## What to work on
1. The post on trust says "you don't trust anyone." Using the reason the post gives, explain this claim in one to three sentences.
2. Pick up the post on trust after its final paragraph and write the next part.

## Source document

## begin

For today's #showcase-sunday I am returning to a post on trust from about two years ago. I see trust as an increasingly important component of the internet and something that the blockchains will increasingly look to question. Currently they are approaching it from the transactional standpoint alone, but eventually through webs of trust and trustless networks, a much higher degree of trust could form between unknown parties in a trustless network.
This might scare many people and rightly so perhaps as we have become accustomed to living in a world where there are very few consequesnces to our online behaviors, even though much more of our lives are getting lived online. As I mentioned about the new digitial economies, the more our lives and earnings get pushed into the realm of digital streams, the more important trusted relationships will become.
Trust issues: learning to trust again
In this world, we are all anonymous.
You think you know me, you think you know what I am like? Do you think you know what your friend is like, your family?
I was talking with a friend last night who said, "I don't trust many people", and I replied,
you don't trust anyone.
This may require a tiny bit of clarification but before I do that, do you trust anyone? Who are they and why do you trust them?
Flaws in judgement
So, the reason we don't actually trust anyone is because who we are actually trusting is ourselves. We are trusting our ability to judge someone's character based on the way we have read the cues exhibited. We transcribe our trust to someone after we have evaluated them through our filters.
Nearly everyone thinks that they are a good judge of character, yet time and time again this is proven false as others 'break trust'. No one can break your trust, all they can do is act differently to your evaluation and acknowledge the conflict. The blame of "broken trust" lays solely on the individual who feels that they have been wronged.
Who was in the wrong really, as if you look at the act of breaking trust, it is actually that someone behaved differently than expected and to say they are in the wrong is to say that they should conform to your expectations. What happens to "be yourself" when in practice that means, 'as long as you do what is expected of you'?

## end

## Recorded information
## begin

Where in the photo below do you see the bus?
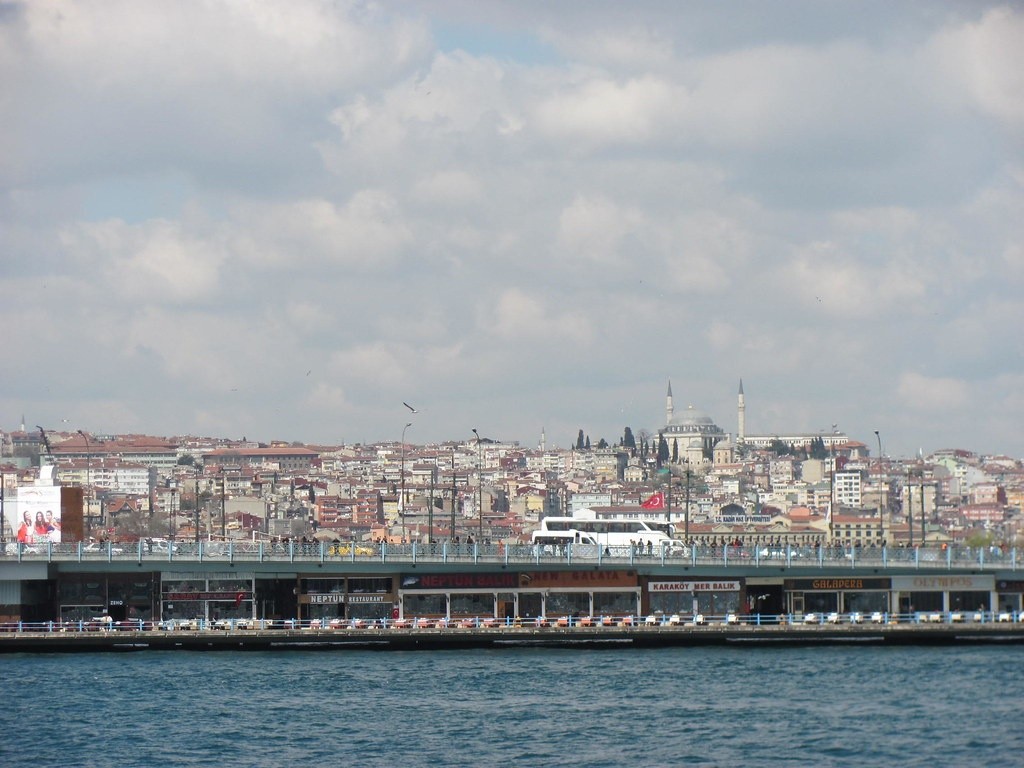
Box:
[541,516,677,559]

## end

## Task-by-task outputs
1. According to the post, the person we actually trust is ourselves, specifically our ability to judge someone's character from the cues they show. We give our trust to others only after evaluating them through our own filters, so the trust rests on our judgment rather than on the other person.

2.
Cooperation and punishment
This is the problem with trust as it is really only a one-sided concept but involves more than one person. It is the cooperation between numbers that builds a community and for that cooperation to take place, it does require having trust in each, even though it is only the trusting of one's own evaluated opinion of the other.
We have evolved as social beings that have been successful because of our ability to form groups and work together toward a common goal. This cooperation is dependent on having the belief that each participant will act in the best interest of the group and most do as to do otherwise, is to lose the support of the group.
This worked well for many millennia and we developed personal strategies to gather, assess and apply our opinionated trust. It worked so well because interaction was face to face, groups were small, each relied on others for a range of skills and the cost of non-cooperation meant ostracisation, and that is a fate akin to death in a hostile environment where other groups are much more likely to kill a stranger than welcome them in.
Can I trust you, stranger?
This has changed massively though as a lot of interaction is faceless, the groups are enormous, skills can be bought and non-cooperation has no penalty as there are always options for survival after ostracisation from one group.
The problem now lays in the situation that we are designed for community but, there are none of the checks and balances to keep bad actors within from acting against best interests. Not only that, but because of the size and diversity of the groups, if one acts badly, there is always another group that has enough distance to not know of the transgressions.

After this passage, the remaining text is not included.